How to Connect Faucet Supply Lines?

Every one of us faces a plumbing situation at some point. Learn how to connect a faucet to the supply line step-by-step.

How to Connect Faucet Supply Lines?
Connect Faucet Supply Lines

Clogged, broken, damaged, or need to replace faucet line but don't know how? Then this article is for you. Whether in the kitchen sink or any water supply line, faucet lines play a vital role in ensuring a proper water supply.

But what if any problem arises and you require to fix it without hiring a plumbing service? The process is simple, and even you can do it by following some easy steps.

Let's know how to connect faucet supply lines yourself with a few handy instruments available at home.

How to Connect Faucet Supply Lines?

Before starting the task, you have to purchase the faucet according to your supply line parameters. However, buy something that fits the connection well as there are various types and sizes available.

When you have the tools and the new faucet, let's begin the work as follows:

Turn off the Water Supply

There is a shutoff valve with all the modern faucet connections. You have to turn it off before removing the old or damaged faucet. If necessary, turn off the main supply too. It will protect you from getting wet during the installation task.

Remove the Old One

You first need to remove the old one to place the new one, right? Unscrew the old faucet from the supply line. If there is any corrosion, gently rotate it. Otherwise, there can be some residue stuck inside the supply line thread. The faucet also may break and stay inside.

If the screw nuts are tighter than required, use a wrench to loosen up the connection and unscrew it. When removing the old one, make sure there is no residue and the threads inside are visible.

Incorporate Silicon

Some may categorize this as an unnecessary aspect. But sometimes, small things can make a considerable difference. Silicon ensures the health and leakage protection of your faucet and supply line.

It also creates a protective layer to eliminate the blank space between the two connected parts. Thus it protects lines from corrosion and seals the bond leakage. Another purpose is to make sure that the faucet connection will stay healthy for a long time.

Faucet Attachment

Now it's time for attaching the faucet. Get the tools such as a wrench for tightening the connection. Keep the nuts that come along with the faucet.

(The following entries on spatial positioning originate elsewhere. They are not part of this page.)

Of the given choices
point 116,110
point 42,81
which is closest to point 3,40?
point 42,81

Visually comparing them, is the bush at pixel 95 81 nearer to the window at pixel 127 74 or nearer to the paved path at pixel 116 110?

First, insert the nut and the threaded portion to the line. It will help if you put a gasket on the threaded portion to ensure a more secured line. Now use your hand to rotate and initially tighten the connection.

Then use a wrench to strengthen the connection further—no need to push harder. People tend to believe that the more you tighten up the connection, the more possibility of staying leakage-free. But this unnecessary act will make the next replacement procedure much harder.

Turn On the Shutoff Valve

You can open the shutoff valve to let the water enter the line for further inspection when you have done with the attachment.

Check for Leakage

Although there should not be any water leakage if your connection is okay, checking for leakage is necessary. Have a look underneath the connecting portion and see if there is any presence of water around the connection.

In most cases, a loose connection enables some water to leak. So you can tighten further to eliminate the leakage.

Aerator Check

The aerators are simple devices connected at the tip of the modern indoor faucets. The main function is to make an air and water mixture to make the flow more uniform.

You can easily unscrew it if you feel the water flow is insufficient. When you turn on the water supply for the first time, some substance from the old faucet may get stuck on the aerator. So, after removing those, you can place the aerator back.

Everything should work perfectly if you have successfully done the process right. You may struggle a few times, but eventually, it will be easier for you.


When you know the proper methods on how to connect faucet supply lines, you don't need to seek a plumber for this simple task.

Our suggestion is to replace any faulty faucet as soon as you figure it out. For instance, leakage can create corrosion to both the supply line and tap.

However, for any complicated problem, you must seek a professional. Otherwise, things may get worse.